Nem tive tempo de cruzar as ruas de Pemba. Só vi, lá de cima, do avião ligeiro, o recorte da baía e os telhados de zinco a reluzir no alinhamento das ruas da cidade, que não tem parado de crescer desde que se descobriu gás natural. Destino: ilha de Matemo, Parque Nacional das Quirimbas.
Viajei com elevadíssimas expectativas até ao arquipélago das Quirimbas, conjunto de ilhas dispostas ao longo da costa, entre a foz do rio Rovuma, fronteira natural de Moçambique com a Tanzânia, e a baía da Quissanga, a 20 quilómetros de Pemba. Pudera. Já estivera na ilha de Moçambique, província de Nampula, e no santuário bravio de Vilanculos, província de Inhambane.
Na pista, aguardava o casal que gere o Matemo Island Resort, Jason e Karen, ele sul-africano, ela britânica nascida em Hong Kong. Nas suas mãos, bebidas de boas-vindas e toalhinhas enroladas, muito frescas, óptimas para livrarem recém-chegados de poeira e suor – estávamos na estação das chuvas, com a temperatura média a rondar os 31 graus no litoral de Moçambique.
Mia Couto tem toda a razão quando descreve as Quirimbas como “missangas de um precioso colar”. O postal inteiro está ali, como uma paisagem impossível: as águas cálidas, transparentes, azul-turquesa; a areia fina, quase branca; a sucessão de palmeiras; os chalés com banheira no interior, chuveiro no exterior, rede suspensa na varanda, a poucos passos do Índico.

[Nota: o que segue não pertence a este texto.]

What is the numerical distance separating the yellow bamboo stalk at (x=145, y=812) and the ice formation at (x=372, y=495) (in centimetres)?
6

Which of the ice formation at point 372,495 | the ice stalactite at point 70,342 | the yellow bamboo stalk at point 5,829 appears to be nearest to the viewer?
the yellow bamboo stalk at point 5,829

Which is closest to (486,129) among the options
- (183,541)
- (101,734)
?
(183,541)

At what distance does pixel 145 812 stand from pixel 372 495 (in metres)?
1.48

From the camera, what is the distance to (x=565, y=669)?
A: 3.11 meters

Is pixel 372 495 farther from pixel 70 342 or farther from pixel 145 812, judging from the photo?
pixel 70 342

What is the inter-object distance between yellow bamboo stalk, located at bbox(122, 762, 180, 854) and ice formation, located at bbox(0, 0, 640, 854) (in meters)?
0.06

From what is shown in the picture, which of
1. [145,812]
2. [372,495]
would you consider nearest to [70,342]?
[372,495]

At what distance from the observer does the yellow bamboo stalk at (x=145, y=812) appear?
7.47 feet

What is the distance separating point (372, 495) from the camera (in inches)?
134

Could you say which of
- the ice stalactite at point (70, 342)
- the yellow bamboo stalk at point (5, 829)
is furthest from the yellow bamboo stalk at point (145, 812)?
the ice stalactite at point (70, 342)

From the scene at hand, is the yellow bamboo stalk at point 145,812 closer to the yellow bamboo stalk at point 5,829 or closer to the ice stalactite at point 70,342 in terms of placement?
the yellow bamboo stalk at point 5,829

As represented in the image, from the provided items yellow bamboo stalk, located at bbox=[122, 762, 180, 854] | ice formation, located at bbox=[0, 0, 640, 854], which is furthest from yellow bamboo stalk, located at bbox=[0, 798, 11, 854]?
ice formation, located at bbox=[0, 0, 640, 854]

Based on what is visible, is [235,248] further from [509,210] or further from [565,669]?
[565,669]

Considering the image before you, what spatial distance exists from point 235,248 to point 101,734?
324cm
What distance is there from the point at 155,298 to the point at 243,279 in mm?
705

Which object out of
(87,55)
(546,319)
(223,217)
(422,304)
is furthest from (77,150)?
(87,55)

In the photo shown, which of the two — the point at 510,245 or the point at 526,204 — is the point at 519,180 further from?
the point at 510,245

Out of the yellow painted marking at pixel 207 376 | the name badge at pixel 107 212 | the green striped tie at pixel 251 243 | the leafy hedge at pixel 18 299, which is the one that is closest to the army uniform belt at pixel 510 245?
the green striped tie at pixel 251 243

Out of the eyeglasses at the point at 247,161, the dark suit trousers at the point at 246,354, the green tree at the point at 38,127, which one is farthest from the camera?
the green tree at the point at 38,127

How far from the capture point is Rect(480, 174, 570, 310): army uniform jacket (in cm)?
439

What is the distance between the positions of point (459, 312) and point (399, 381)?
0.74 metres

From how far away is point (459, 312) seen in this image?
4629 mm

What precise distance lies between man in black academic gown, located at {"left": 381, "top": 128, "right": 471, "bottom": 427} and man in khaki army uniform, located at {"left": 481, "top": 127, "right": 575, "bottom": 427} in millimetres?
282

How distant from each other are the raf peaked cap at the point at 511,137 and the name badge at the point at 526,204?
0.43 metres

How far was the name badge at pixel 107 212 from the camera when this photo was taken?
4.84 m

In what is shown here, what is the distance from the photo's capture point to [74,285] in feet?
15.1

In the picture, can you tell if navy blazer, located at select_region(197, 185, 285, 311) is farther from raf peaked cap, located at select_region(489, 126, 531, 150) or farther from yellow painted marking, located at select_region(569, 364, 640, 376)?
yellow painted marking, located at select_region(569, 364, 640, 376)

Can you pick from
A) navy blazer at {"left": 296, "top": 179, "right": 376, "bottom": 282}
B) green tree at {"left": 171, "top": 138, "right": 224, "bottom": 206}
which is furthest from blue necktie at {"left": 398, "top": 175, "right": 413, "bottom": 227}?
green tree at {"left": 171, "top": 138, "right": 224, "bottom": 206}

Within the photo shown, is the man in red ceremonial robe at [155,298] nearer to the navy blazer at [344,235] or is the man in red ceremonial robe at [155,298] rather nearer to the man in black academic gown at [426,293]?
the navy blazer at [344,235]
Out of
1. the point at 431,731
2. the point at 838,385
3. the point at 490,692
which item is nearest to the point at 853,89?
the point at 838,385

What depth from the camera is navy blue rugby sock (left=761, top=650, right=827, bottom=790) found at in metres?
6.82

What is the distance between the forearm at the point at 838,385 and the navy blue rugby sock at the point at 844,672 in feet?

Quis logo tirar os chinelos, sentir a areia nos pés. E avancei, pelo areal fora, com os meus companheiros de viagem, uma jornalista de Madrid e um jornalista de Barcelona. Sem esquecer que, estando a maré baixa, é necessário ter cuidado com as amêijoas navalha. Costumam estar perto das rochas, mas espalham-se tanto que podem aparecer na praia principal, avisara Karen.
De forte em forte
Todos os dias, a partir das 18h30, Renoir, o gerente de actividades, está no Karibu Bar / Lounge para ajudar a planificar o dia seguinte. Ao sabor de um cocktail, há que optar entre visitar uma povoação, ir à pesca, fazer esqui náutico, windsurf, canoagem, mergulho. O oceano guarda tartarugas, golfinhos, baleias, dugongos, moreias, raias, recifes de coral. “Tudo depende da maré e do tempo.”
Renoir pensara conduzir-nos até uma ilhota, a que chamam Rolas Arco-íris, a seis quilómetros dali, mas o mar estava mau para mergulhar; o dia seguinte estaria mais ainda. Melhor seria ir a Ibo, encruzilhada cultural de África, Ásia e Europa, que chegou a ser capital de província de Cabo Delgado.
Seguimos o conselho, claro. E, na manhã seguinte, Ângelo, o guia local, esperava por nós junto ao porto de Ibo.
Saltámos da lancha. Caminhámos uns minutos até uma árvore. Ângelo escolhera aquela sombra para fazer a sua introdução à história de Ibo, a maior das ilhas do arquipélago. “O negócio de escravos, ouro e marfim desenvolvia-se entre nativos e árabes desde 600 d.C. Em 1498, chegou o Vasco da Gama numa grande nau.”
No final do século XVIII, Ibo era um importante mercado de escravos, impulsionado pela procura francesa. Abolida a escravatura, principiou o declínio, que culminou com a transferência da administração da província de Cabo Delgado para Porto Amélia, actual Pemba, já no século XX.